A quiet effusion can sit for months — or a fast one can choke the heart in minutes. Learn the spectrum from harmless fluid to life-threatening cardiac tamponade, and the signs that separate them.

From a little fluid to a lot

A pericardial effusion is an abnormal build-up of fluid in the pericardial space — beyond the normal few teaspoons. It can be a watery transudate, an inflammatory exudate, pus, or blood. Many effusions cause no symptoms at all and are found by chance on a chest X-ray showing an enlarged heart shadow, or on an echocardiogram.
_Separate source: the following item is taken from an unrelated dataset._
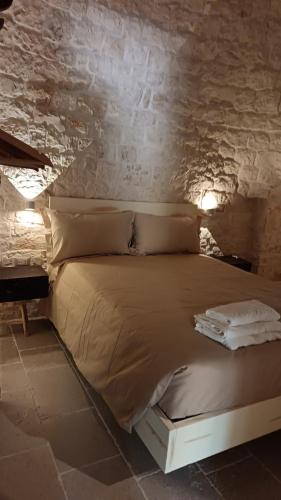 a bed in a room with a stone wall at Trulli Fichi Luxury Trullo with Private Spa and Saltwater Pool in Santa Lucia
Whether an effusion is dangerous depends far less on the total volume than on the speed it accumulates — exactly the rule from Guide 1. A slow effusion of one liter may be tolerated because the stiff sac has had months to stretch. A sudden 150 mL bleed into the sac, with no time to stretch, can be catastrophic. The deciding factor is the pressure the fluid exerts on the heart, not the number of milliliters.

Tamponade: the emergency

Cardiac tamponade is the dangerous end of the spectrum: enough pressure in the sac to genuinely compress the heart and stop it filling. As the fluid pressure rises and approaches the pressure inside the chambers during diastole, the thin-walled chambers can no longer expand to take in blood. Venous return is throttled, the heart pumps out less and less, and blood pressure starts to fall.

The classic bedside picture is Beck's triad: falling blood pressure, muffled heart sounds (the fluid dampens them), and a raised jugular venous pressure — distended neck veins from blood damming behind the squeezed heart. The person looks anxious, breathless, with a fast, weak pulse. This is a true emergency.

A particularly useful sign is pulsus paradoxus: the systolic blood pressure drops by more than 10 mmHg each time the person breathes in. Normally inspiration causes only a tiny dip; in tamponade the two ventricles are crammed into a fixed space, so when the right side fills more during inspiration it bulges against and squashes the left, dropping its output. A pulse that fades on inspiration is a strong clue.

Measuring pulsus paradoxus with a cuff:

  Step 1  Inflate cuff above systolic pressure.
  Step 2  Deflate slowly. Note pressure where the FIRST Korotkoff
          sounds appear — heard ONLY during expiration ... 118 mmHg
  Step 3  Keep deflating. Note pressure where sounds are heard
          through the WHOLE breathing cycle ............... 100 mmHg
  Step 4  Subtract:  118 - 100 = 18 mmHg

  Result:  18 mmHg  >  10 mmHg threshold
           -> pulsus paradoxus present, supports tamponade
Pulsus paradoxus: an inspiratory systolic drop of more than 10 mmHg supports tamponade.

Confirming and relieving it

Echocardiography is the test of choice: it shows the fluid instantly and reveals the telltale sign of tamponade — the right-sided chambers collapsing inward during diastole, when their pressure is lowest and the external squeeze wins. It also guides the cure safely.

The treatment is mechanical, not medical: remove the fluid. Pericardiocentesis uses a needle, usually guided by ultrasound, to drain the sac. Relieving even a modest amount of fluid can drop the pressure off the heart and restore filling within seconds, often with a dramatic recovery. If bleeding or pus is the cause, a surgical window may be needed instead.